Dans cet objectif, des restrictions peuvent être apportées à la liberté d’expression pour assurer la protection de la réputation et des droits d’autrui, dès lors que ces restrictions sont proportionnées au but recherché (Cass. soc., 14 janvier 2014, n° 12-27.284).
Avec l’essor d’Internet et l’utilisation croissante des réseaux sociaux, l’enjeu de la liberté d’expression des salariés en ligne est devenu central : le salarié peut-il tout dire sur les réseaux sociaux ?
En principe, l’utilisation des réseaux sociaux par le salarié relève de sa vie privée, un cadre au sein duquel l’employeur ne peut s’immiscer puisque le salarié n’est plus en situation de subordination. Un tel contrôle constituerait une violation du droit à la vie privée, protégée par l’article 9 du Code civil selon lequel : « Chacun a le droit au respect de sa vie privée ».
Les salariés jouissent de leur liberté d’expression sur les réseaux sociaux dès lors que leurs propos relèvent de la sphère privée. Tel est le cas lorsque le compte est accessible uniquement à un cercle restreint de personnes agréées par le propriétaire du compte.
En revanche, lorsque les propos sont diffusés à un large public, ils peuvent perdre leur caractère privé et justifier une sanction en cas d’abus.
Ainsi, il a été considéré que les propos tenus sur des réseaux sociaux dont le profil est privé et limité à un petit nombre de personnes, même s’ils sont peu élogieux sur l’entreprise, ne peuvent faire, en principe, l’objet de sanctions car ils relèvent de la vie privée (Cass. soc., 20 décembre 2017, n° 16-19.609).
De même, le fait pour un salarié de s’interroger, dans le cadre d’une situation de conflit et par la voie d’un site internet revêtant un caractère quasiment confidentiel, sur le licenciement de l’un de ses collègues, sans que les propos incriminés soient injurieux ou vexatoires, n’excède pas les limites de la liberté d’expression (Cass. soc., 6 mai 2015, n° 14-10.781).

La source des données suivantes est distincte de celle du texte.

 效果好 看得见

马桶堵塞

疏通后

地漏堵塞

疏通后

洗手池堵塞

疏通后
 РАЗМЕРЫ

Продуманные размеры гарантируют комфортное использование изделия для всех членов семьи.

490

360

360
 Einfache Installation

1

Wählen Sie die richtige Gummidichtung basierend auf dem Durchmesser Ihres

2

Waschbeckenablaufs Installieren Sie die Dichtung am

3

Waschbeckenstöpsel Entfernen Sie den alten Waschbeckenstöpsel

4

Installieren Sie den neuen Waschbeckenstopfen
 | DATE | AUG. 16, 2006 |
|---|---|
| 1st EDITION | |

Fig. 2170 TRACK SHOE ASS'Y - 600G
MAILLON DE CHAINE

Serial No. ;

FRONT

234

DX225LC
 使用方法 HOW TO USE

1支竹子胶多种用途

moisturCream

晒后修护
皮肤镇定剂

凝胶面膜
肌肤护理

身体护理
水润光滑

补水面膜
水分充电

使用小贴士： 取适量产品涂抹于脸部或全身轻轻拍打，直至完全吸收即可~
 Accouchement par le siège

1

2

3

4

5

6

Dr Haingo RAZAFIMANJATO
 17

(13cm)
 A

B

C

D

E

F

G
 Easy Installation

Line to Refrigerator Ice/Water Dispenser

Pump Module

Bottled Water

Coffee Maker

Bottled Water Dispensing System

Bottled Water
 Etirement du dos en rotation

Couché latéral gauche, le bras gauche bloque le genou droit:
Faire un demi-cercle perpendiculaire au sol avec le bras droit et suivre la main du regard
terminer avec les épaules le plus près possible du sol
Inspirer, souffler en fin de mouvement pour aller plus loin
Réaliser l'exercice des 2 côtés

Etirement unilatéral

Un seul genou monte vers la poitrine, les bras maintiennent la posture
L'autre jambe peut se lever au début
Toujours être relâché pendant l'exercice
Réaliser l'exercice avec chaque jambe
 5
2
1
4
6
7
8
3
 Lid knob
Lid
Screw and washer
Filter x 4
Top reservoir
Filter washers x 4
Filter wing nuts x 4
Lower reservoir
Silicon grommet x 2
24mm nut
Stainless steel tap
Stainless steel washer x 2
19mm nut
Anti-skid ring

Par ailleurs, la liberté d’expression du salarié doit être conciliée avec les obligations découlant du contrat de travail du salarié.
Pour rappel, l’article L.1222-1 du Code du travail impose une obligation de loyauté à la charge du salarié. Par conséquent, le salarié est tenu à une obligation de confidentialité dans l’exercice de son contrat de travail. Dès lors, il ne peut pas révéler des informations confidentielles relatives à l’entreprise ou contraires aux intérêts de celle-ci.
La violation de cette obligation pourrait justifier un licenciement pour cause réelle et sérieuse.